Italian fashion designer Giorgio Armani has died at the age of 91, the Armani Group announced on Thursday.
The designer is credited over his decades of practice with embodying a quintessentially Italian aesthetic in his clothes, as well as taking Hollywood’s red carpets and power dressing to new heights.
“Il Signor Armani, as he was always respectfully and admiringly called by employees and collaborators, passed away peacefully, surrounded by his loved ones,” the Armani Group said in a statement, describing the founder as “a tireless driving force.”
“In this company, we have always felt like part of a family,” read a statement provided by the brand on behalf of his family and employees. “Today, with deep emotion, we feel the void left by the one who founded and nurtured this family with vision, passion, and dedication.
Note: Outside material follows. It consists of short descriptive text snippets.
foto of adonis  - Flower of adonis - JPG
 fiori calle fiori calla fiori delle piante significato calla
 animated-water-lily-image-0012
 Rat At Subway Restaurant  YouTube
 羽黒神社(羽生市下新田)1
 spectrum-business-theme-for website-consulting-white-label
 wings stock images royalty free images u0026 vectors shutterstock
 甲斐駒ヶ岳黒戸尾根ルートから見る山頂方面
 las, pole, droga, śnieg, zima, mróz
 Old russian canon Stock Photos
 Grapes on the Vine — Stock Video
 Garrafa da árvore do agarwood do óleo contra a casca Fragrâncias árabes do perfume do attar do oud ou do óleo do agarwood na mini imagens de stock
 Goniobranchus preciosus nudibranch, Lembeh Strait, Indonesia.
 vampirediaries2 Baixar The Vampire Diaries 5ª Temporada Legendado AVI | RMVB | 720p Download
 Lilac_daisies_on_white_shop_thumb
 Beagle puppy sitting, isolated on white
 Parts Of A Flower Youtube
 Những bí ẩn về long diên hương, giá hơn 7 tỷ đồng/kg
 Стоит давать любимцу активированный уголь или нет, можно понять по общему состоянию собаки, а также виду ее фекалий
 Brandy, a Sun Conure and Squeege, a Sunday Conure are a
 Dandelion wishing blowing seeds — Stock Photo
But it is precisely in his spirit that we, the employees and the family members who have always worked alongside Mr. Armani, commit to protecting what he built and to carrying his company forward in his memory, with respect, responsibility, and love.”
This June, Armani was not present to take his usual bow at the brand’s show during Milan’s Men’s Fashion Week, the first time in his career he had missed his own runway event. At the time. The company said in a statement he was “currently recovering at home” from an unspecifed health condition.
Last month, the Italian designer was featured in a cover story by the Financial Times’ supplement HTSI, where he discussed his continued dedication to the fashion industry, and his company.
“I don’t know if I’d use the word workaholic, but hard work is certainly essential to success,” he said. “My only regret in life was spending too many hours working and not enough time with friends and family.”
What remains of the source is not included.